E.D. Wash: Day care centers are pervasively regulated businesses

Day care regulators conducted a search of plaintiff’s day care operation which was in her home. This was a search rather than an inspection because plaintiff retained a reasonable expectation of privacy in her home day care center. Summary judgment is denied on this issue and the issue of whether plaintiff consented. Summary judgment was also denied for seizure of records required to be kept because of a factual dispute over whether the defendants claimed they had a court order requiring production. The court finds that day care businesses are pervasively regulated businesses under Washington law, but finds that the inspection statute is flawed under Burger. De La O v. Arnold-Williams, 2006 U.S. Dist. LEXIS 91919 (E.D. Wash. December 20, 2006).

Officers had probable cause to arrest defendant for bank robbery based on a 911 call describing the getaway car with the license number and the license number was traced to a rental agency which rented to the defendant earlier in the day. When the car was stopped, he matched the description of the bank robber, and his story about how he got the car at the airport was inconsisent. His consent and statement thereafter were valid. United States v. Street, 472 F.3d 1298 (11th Cir. December 20, 2006).*

Wal-Mart-type meth materials purchase led a civilian to call the police and describe the vehicle and the driver. Officers were tipped off to the vehicle, and it was seen, clocked on radar, and stopped for speeding (73 in a 70). The stop was valid, despite the mixed motive and the officer’s testimony that he would have stopped the vehicle even if it was not speeding. The defendant conceded that everything after that was legal. United States v. King, 209 Fed. Appx. 760 (10th Cir. 2006)* (unpublished).
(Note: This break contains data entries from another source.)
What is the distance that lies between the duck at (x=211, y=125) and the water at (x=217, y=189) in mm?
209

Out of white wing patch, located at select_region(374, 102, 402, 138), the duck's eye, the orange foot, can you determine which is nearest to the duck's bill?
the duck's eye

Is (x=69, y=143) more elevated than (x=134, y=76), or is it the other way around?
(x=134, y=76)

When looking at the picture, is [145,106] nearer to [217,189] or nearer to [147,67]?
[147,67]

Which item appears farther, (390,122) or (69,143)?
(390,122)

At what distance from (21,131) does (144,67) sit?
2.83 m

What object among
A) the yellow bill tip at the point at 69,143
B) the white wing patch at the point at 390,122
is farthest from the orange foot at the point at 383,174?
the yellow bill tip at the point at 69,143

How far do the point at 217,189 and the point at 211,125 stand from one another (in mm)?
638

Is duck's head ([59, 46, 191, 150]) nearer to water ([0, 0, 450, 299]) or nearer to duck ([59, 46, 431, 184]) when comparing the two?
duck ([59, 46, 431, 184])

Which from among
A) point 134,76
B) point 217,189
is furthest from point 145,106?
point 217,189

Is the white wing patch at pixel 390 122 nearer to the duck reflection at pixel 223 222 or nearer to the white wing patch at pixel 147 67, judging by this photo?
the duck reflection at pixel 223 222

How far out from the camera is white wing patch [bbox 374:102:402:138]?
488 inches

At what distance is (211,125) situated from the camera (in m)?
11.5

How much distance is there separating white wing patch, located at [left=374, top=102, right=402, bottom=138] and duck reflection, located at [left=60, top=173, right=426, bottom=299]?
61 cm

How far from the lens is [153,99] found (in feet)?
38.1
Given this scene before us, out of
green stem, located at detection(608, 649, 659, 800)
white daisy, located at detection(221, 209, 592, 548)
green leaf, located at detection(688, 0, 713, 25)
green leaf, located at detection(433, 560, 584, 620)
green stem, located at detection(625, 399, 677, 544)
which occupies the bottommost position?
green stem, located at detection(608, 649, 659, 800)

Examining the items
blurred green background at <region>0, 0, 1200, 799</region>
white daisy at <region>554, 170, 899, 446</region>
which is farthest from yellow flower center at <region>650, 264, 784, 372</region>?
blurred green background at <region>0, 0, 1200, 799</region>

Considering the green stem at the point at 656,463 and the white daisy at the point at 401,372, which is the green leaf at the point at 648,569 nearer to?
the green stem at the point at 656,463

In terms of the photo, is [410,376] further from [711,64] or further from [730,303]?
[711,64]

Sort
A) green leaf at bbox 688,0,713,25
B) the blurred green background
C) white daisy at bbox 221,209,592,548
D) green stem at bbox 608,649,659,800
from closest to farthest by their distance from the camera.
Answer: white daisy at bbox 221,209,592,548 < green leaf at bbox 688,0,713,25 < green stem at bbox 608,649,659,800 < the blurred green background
Habeas petitioner at least gets a hearing on his IAC claim about the suppression hearing, at least because the entire transcript of the hearing is unavailable to the habeas court. Bray v. Cason, 2006 U.S. Dist. LEXIS 91899 (E.D. Mich. December 20, 2006):

Although Fourth Amendment claims are not cognizable on habeas review, Stone v. Powell, 428 U.S. 465 (1976), “federal courts may grant habeas relief in appropriate cases, regardless of the nature of the underlying error.” Kimmelman v. Morrison, 477 U.S. 365, 383 (1986). An evidentiary hearing may assist the Court in discerning what occurred at the suppression hearing and whether Petitioner’s claims about Mr. Fishman have any merit. The Court therefore reserves judgment on habeas claim VII. Petitioner may raise that claim at the evidentiary hearing.